##### Given records

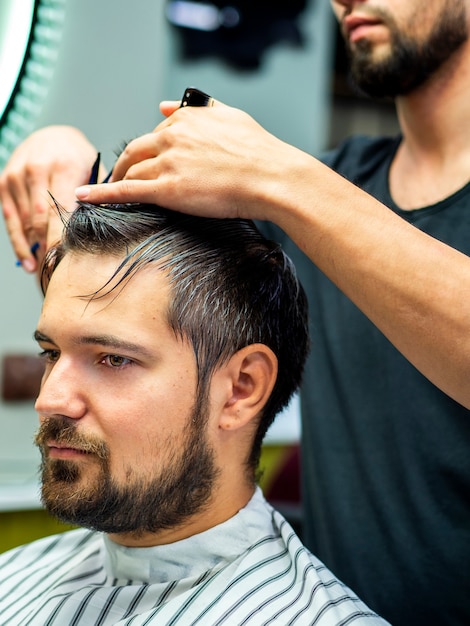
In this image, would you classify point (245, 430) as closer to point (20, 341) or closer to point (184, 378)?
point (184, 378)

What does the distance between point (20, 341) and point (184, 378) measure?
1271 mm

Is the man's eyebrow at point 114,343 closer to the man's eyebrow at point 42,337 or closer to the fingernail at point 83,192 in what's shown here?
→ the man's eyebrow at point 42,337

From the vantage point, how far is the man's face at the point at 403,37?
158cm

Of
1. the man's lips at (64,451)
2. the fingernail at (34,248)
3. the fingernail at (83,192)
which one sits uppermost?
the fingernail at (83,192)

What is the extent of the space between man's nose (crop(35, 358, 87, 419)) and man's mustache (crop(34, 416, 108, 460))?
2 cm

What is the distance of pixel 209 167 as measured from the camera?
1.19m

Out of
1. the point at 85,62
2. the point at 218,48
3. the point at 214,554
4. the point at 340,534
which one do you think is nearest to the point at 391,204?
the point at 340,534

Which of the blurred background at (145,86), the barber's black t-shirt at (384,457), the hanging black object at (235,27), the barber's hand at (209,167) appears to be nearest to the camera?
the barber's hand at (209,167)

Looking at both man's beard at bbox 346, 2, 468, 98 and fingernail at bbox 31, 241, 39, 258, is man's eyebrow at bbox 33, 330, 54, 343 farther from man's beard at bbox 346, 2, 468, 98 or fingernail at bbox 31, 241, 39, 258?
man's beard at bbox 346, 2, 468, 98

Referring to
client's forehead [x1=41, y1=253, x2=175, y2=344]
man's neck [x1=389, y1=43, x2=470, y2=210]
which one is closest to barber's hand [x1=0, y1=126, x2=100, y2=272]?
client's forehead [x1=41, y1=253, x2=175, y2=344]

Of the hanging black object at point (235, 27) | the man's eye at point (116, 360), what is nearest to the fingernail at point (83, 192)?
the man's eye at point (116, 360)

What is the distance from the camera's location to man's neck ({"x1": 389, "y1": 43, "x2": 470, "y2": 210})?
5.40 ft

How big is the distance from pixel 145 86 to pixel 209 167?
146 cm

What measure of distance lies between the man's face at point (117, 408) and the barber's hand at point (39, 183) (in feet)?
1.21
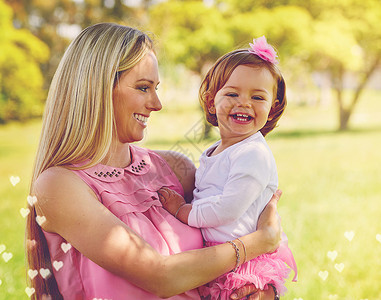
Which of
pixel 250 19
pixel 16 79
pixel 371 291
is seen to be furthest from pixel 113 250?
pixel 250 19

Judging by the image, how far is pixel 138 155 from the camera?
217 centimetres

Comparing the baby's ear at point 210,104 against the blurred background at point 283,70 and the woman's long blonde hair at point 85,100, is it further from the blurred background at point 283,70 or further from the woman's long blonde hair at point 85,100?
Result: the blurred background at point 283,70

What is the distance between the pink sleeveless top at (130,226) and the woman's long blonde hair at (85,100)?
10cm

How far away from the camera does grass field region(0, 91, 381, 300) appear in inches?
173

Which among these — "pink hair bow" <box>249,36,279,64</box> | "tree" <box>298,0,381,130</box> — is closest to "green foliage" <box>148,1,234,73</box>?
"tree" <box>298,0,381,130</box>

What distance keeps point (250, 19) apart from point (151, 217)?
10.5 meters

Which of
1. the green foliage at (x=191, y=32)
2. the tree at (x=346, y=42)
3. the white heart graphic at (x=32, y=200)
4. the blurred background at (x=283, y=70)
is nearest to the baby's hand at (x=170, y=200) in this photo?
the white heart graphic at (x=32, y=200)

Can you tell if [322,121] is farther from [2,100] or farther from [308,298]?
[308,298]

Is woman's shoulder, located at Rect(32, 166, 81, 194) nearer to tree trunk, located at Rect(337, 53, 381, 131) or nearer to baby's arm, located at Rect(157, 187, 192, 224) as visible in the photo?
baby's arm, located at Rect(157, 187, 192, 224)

##########

Task instructions:
Please print out the listing above in full, word for word, omitting the pictures.

Full response:
In this image, would you classify point (245, 430) as closer to point (20, 341) or closer to point (184, 378)?
point (184, 378)

What does the distance between point (20, 341) and point (184, 378) measure?
1271 mm

Is the man's eyebrow at point 114,343 closer to the man's eyebrow at point 42,337 or closer to the fingernail at point 83,192 in what's shown here?
→ the man's eyebrow at point 42,337

From the vantage point, how far is the man's face at the point at 403,37?
158cm

Of
1. the man's lips at (64,451)
2. the fingernail at (34,248)
3. the fingernail at (83,192)
which one sits uppermost?
the fingernail at (83,192)

What is the extent of the space between man's nose (crop(35, 358, 87, 419)) and man's mustache (crop(34, 416, 108, 460))?
2 cm

What is the distance of pixel 209 167 as measured from the camera?
1.19m

Out of
1. the point at 85,62
2. the point at 218,48
3. the point at 214,554
4. the point at 340,534
which one do you think is nearest to the point at 391,204?
the point at 340,534

Which of the blurred background at (145,86), the barber's black t-shirt at (384,457), the hanging black object at (235,27), the barber's hand at (209,167) appears to be nearest to the camera?
the barber's hand at (209,167)

Looking at both man's beard at bbox 346, 2, 468, 98 and fingernail at bbox 31, 241, 39, 258, is man's eyebrow at bbox 33, 330, 54, 343 farther from man's beard at bbox 346, 2, 468, 98 or fingernail at bbox 31, 241, 39, 258?
man's beard at bbox 346, 2, 468, 98

Referring to
client's forehead [x1=41, y1=253, x2=175, y2=344]
man's neck [x1=389, y1=43, x2=470, y2=210]
which one is closest to barber's hand [x1=0, y1=126, x2=100, y2=272]?
client's forehead [x1=41, y1=253, x2=175, y2=344]

Of the hanging black object at point (235, 27) | the man's eye at point (116, 360), what is nearest to the fingernail at point (83, 192)?
the man's eye at point (116, 360)

What is the distance from the camera's location to man's neck ({"x1": 389, "y1": 43, "x2": 470, "y2": 210})?
5.40 ft

How big is the distance from pixel 145 86 to pixel 209 167?
146 cm

What measure of distance lies between the man's face at point (117, 408) and the barber's hand at point (39, 183) (in feet)?
1.21
Which of
pixel 250 19
pixel 16 79
pixel 371 291
is seen to be furthest from pixel 113 250?
pixel 250 19

Judging by the image, how far is pixel 138 155 from the camera?
217 centimetres

Comparing the baby's ear at point 210,104 against the blurred background at point 283,70 and the woman's long blonde hair at point 85,100, is it further from the blurred background at point 283,70 or further from the woman's long blonde hair at point 85,100?
Result: the blurred background at point 283,70

What is the distance between the pink sleeveless top at (130,226) and the woman's long blonde hair at (85,100)?
10cm

How far away from the camera does grass field region(0, 91, 381, 300) appear in inches?
173

Which among these — "pink hair bow" <box>249,36,279,64</box> | "tree" <box>298,0,381,130</box> — is closest to "green foliage" <box>148,1,234,73</box>?
"tree" <box>298,0,381,130</box>

What distance keeps point (250, 19) apart from point (151, 217)?
10.5 meters

Which of
1. the green foliage at (x=191, y=32)
2. the tree at (x=346, y=42)
3. the white heart graphic at (x=32, y=200)
4. the blurred background at (x=283, y=70)
is nearest to the baby's hand at (x=170, y=200) in this photo?
the white heart graphic at (x=32, y=200)

Can you tell if [322,121] is farther from [2,100] or farther from [308,298]?
[308,298]

Is woman's shoulder, located at Rect(32, 166, 81, 194) nearer to tree trunk, located at Rect(337, 53, 381, 131) or nearer to baby's arm, located at Rect(157, 187, 192, 224) as visible in the photo?
baby's arm, located at Rect(157, 187, 192, 224)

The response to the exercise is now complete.